Dating Magazine

Do I Beg Her To Stay With Me?

By Kelly Speechless @KellySpeechless

Do I Fight For Her To Stay? 

My advice below reflects this specific situation posed in the question below. 

Question: I love my girlfriend more than anything. Lately, we have been arguing quite a bit and she wants to move out. I get that sometimes people need space, but she isn’t even willing to ever work on our issues. Do I beg her to stay, or let her go?

 

My Advice If You Want Her Back: You Don’t Care That You Are Better, She Is A Bitch or Crazy Version.

 

This is going to be written as if I were writing you a letter. Using this format makes it feel more real. I am so sorry this is happening to you. She is a selfish person and knows that the problem is her. See, she doesn’t want to sort things out because she knows her behavior needs to be “sorted,” into a pile of sanity mixed with a conscious.

 

Dear Chris,

If you beg her you two will never work it out.

She doesn’t deserve to be with anyone, and especially you after what she did. However, since I know that fact isn’t going to change how you feel, I am going to help you get what you want.

 

1. Be blasé blasé and say ok, ok.

 

Act numb. Act like you don’t have another card to play. Put your hands up in her presence (state of mind not physical). Your giving up will start the process of getting her to move back in. She will leave to test you. Act Hopeless NOT ERRATIC@!

Hopeless Activities: Smoking a cigarette outside (rub your eyes a little red and use some water if you want to not appear to hip pity skipper in your mood). Locking yourself in the bathroom is a hopeless act though she won’t leave until you get out. Erratic: Sitting on the couch without the TV on, looking pissed and wounded looking almost emulating your face at 12 mixed with sustaining the anger in a man. Erratic: Calling her a whore, bitch, f-ing this or that, and don’t say that you don’t care. If you haven’t already called her those names than while your would have had the right too, you get to come out of this circumstance (whether is ends or continues) without being the reason she left. Of course she wouldn’t leave because of name calling but if you didn’t do it then don’t do it now. Personally, if you were my brother you would hate me about now because I would have done the name calling for you.

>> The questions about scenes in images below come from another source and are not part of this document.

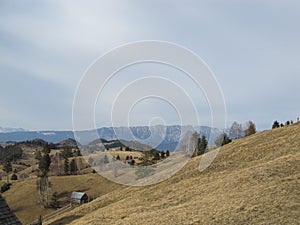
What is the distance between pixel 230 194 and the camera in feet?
87.5

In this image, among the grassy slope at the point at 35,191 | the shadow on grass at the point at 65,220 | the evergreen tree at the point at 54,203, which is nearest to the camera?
the shadow on grass at the point at 65,220

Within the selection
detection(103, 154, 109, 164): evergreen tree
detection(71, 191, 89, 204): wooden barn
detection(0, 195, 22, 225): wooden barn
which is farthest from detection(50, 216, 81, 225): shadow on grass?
detection(103, 154, 109, 164): evergreen tree

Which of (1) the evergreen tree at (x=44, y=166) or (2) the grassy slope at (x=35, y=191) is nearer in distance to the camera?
(2) the grassy slope at (x=35, y=191)

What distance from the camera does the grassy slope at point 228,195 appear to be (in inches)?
849

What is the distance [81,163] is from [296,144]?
95.8 m

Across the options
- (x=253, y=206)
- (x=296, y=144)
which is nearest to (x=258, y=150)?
(x=296, y=144)

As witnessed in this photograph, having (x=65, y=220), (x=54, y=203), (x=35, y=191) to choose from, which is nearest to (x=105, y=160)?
(x=35, y=191)

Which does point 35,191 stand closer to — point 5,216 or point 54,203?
point 54,203

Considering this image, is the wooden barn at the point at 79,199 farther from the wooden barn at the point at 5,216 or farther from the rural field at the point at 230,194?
the wooden barn at the point at 5,216

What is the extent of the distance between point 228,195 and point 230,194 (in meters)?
0.23

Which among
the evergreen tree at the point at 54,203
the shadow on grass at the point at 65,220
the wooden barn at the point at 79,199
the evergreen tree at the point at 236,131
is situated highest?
the evergreen tree at the point at 236,131

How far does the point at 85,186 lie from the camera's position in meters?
80.3

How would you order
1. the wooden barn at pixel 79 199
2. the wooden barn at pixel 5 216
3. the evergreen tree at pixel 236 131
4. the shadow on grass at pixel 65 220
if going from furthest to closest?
the evergreen tree at pixel 236 131 → the wooden barn at pixel 79 199 → the shadow on grass at pixel 65 220 → the wooden barn at pixel 5 216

Your paranoia that says, “Beg for her man, she is never never ever coming back!” Is most likely not true. In 99% of cases where the person is sure THIS time means there significant other is really leaving are wrong. That paranoia can’t be fought. Paranoia: Expect It.Don’t Fight It.It’s ok to keep you phone next to you.

 

Surprise: You can call her if you want. If you give yourself permission to call when you want after she leaves (or pretends to leave) than you will call her less. As long as you keep up the ‘blasé, blasé ok…ok – hopeless attitude and stay numb of spaced out then its ok to call.Should you call? Ok, if I had to tell you the time to not call her it would at night. She knows that people go out at night and if you call her than it’s checking yourself into her comfort zone. Ask the paranoia if it would like a drink or snack during its visit. Don’t fight it off!

 

It doesn’t work and in this kind of situation, most of us are borderline crazy and the more stress the crazier.You can’t help wanting her to stay in the same way she can’t help wanting to leave. It is so painful what you are going through and again, I am deeply sorry. Situations like this feel almost equivalent to mourning a death.

 

If you guys are going through problems that can be worked on or sorted out, she is very selfish by leaving. You don’t give up on the one’s you love unless they have done something that can’t be repaired.The only thing I would do is ask her if she is still, “in love” with you. Loving a person and who they are and being “in love” with that person are two separate things. If she says she is still in love with you, I would ask her if she would want to at least go to counseling with you. If she refuses then it’s probably time to move on. Stay close to friends and family, and even though it hurts try not to let her play with your emotions. Don’t let her change her mind back and forth about how she feels.

 

Remember, the feeling you have for wanting her too stay is just as strong as her feeling of wanting to leave.

 

Also, try to not call her. If you know you will and can’t help it go ahead and call her over and over as many times as you want to get it out of your system. I know that sounds crazy, but you will be so upset with yourself if you successfully don’t call her for three months and then out of the blue you cave and call her. Best of luck, and remember pain is a part of life, and luckily in this case it will be temporary. The girl for you, who will never leave or quit you is out there and you will find her.